Militarismo, profissionalismo e ética protestante no formigueiro norte-americano

Em uma das mais belas passagens de WALDEN OU A VIDA NOS BOSQUES, Henry D. Thoreau, narra uma batalha de formigas:

“Examinando melhor, fiquei surpreso que os cavacos cobriam-se daquelas guerreiras, e que não se tratava de duellum mas de bellum, uma guerra entre duas raças de formigas, as ruivas lançando-se contra as pretas, em geral duas ruivas para cada preta.”

“Foi a única batalha que presenciei na vida, o único campo de batalha em que pisei durante o conflito, guerra mutuamente mortífera com as ruivas republicanas de um lado e as pretas imperialistas do outro. Por toda parte estavam engajadas num combate mortal, embora sem qualquer barulho perceptível. Soldados humanos nunca combateram de maneira tão resoluta.”

“Quanto mais de pensa no caso, maior é a diferença. E com toda certeza não há registro na história de Concord, nem da América de uma luta que se possa comparar a esta, quer pelo número de combatentes, quer pelo patriotismo e heroísmo demonstrados. Quanto aos números da carnificina era um Austerlitz ou Dresden. Batalha de Concord.” (WALDEN OU A VIDA NOS BOSQUES, Henry D. Thoreau, Editora Aquariana, tradução Astrid Cabral, 2001, p. 223/225)

Thoreau não era um entusiasta das guerras norte-americanas, tanto que em seu livro A DESOBEDIÊNCIA CIVIL ele afirma que:

“O exército permanente é apenas uma arma do governo permanente. O governo em si, que é tão só o modo que o povo escolheu para executar sua vontade, é igualmente suscetível de abuso e deturbação antes que o povo possa atuar por seu intermédio.

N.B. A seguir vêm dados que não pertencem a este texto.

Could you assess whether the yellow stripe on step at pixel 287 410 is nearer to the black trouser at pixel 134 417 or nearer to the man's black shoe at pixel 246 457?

Prova-o a atual guerra mexicana, obra de um número proporcionalmente pequeno de indivíduos valendo-se do governo estabelecido como instrumento, pois, para começar, o povo não teria aprovado esta medida.” (WALDEN OU A VIDA NOS BOSQUES, anexo A DESOBEDIÊNCIA CIVIL, Henry D. Thoreau, Editora Aquariana, tradução Astrid Cabral, 2001, p. 321/322)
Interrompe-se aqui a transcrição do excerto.